EXTRACT PROVIDED:
□ □ □
The results produced includes the entire secretome ordered in the likelihood of the sequence encoding a neuropeptide. As such, it is expected that you only need to analyse the top half of the results.
Importantly, NpSearch produces a highly visual html file where the signal peptide and potential cleavage sites are highlighted. Additionally, NpSearch produces a fasta file of the results (i.e. the ordered secretome) that can easily be used in your own pipelines.
□ □ □
Dataset entries:

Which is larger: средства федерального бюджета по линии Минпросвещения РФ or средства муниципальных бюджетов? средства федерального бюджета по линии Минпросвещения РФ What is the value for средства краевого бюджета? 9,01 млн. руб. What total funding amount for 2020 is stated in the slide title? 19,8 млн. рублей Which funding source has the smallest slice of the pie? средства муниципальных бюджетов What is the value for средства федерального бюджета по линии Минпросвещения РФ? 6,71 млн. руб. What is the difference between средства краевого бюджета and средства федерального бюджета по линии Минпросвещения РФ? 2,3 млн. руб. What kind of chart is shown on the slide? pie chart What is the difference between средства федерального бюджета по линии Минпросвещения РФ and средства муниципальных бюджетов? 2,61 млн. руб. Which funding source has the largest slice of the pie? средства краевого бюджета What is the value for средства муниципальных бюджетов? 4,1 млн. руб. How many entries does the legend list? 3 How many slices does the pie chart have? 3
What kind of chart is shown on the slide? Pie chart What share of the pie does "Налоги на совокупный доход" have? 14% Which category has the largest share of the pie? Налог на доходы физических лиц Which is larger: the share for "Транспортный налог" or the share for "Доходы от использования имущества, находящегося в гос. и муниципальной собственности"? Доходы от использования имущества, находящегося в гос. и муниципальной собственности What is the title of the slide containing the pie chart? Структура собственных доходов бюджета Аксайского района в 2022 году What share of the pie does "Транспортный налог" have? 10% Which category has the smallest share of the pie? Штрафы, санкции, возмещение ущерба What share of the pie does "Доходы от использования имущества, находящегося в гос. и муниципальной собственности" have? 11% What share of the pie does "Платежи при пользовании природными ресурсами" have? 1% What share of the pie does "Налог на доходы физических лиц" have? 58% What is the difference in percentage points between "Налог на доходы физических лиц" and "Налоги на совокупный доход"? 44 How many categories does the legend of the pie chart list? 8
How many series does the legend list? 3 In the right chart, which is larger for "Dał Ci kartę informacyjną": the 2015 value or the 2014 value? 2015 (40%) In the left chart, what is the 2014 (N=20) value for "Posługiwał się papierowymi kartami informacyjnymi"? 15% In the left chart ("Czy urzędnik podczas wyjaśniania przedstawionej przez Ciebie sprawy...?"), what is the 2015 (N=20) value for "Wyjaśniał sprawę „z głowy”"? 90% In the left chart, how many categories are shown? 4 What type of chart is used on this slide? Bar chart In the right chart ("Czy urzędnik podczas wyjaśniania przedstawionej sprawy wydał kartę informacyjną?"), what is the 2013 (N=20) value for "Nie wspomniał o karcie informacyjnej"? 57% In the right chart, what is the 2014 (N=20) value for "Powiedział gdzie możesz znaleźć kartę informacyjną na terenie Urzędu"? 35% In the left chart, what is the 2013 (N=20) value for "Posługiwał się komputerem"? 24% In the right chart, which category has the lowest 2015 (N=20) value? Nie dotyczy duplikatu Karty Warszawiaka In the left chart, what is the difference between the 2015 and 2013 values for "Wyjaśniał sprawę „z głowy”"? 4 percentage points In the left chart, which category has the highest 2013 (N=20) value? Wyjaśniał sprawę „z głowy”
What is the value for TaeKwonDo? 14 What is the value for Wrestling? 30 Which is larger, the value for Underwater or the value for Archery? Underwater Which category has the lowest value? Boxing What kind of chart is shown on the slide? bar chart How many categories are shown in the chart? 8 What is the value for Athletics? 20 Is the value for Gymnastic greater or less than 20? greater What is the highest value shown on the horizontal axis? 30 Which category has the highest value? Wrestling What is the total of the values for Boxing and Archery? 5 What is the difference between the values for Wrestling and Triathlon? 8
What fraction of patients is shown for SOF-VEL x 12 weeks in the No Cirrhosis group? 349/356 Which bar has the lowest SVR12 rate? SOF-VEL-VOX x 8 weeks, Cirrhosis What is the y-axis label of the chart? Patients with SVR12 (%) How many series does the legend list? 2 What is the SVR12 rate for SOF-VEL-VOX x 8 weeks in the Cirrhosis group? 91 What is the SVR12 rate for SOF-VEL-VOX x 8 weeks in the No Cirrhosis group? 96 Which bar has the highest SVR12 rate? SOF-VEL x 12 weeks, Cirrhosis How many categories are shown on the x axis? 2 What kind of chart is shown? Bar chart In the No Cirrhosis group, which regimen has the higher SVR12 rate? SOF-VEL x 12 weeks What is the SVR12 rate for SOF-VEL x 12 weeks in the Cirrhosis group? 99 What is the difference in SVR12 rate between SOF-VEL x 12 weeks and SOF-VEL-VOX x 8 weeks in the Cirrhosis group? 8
□ □ □
EXERCISE DESCRIPTION:
Please answer these questions from the NpSearch excerpt.
(a) By what is the secretome ordered in the results?
(b) What does the html file highlight?
(c) What other file does NpSearch produce?

RESPONSE FOR THIS EXERCISE:
(a) By the likelihood of the sequence encoding a neuropeptide.
(b) The signal peptide and potential cleavage sites.
(c) A fasta file of the results, i.e. the ordered secretome.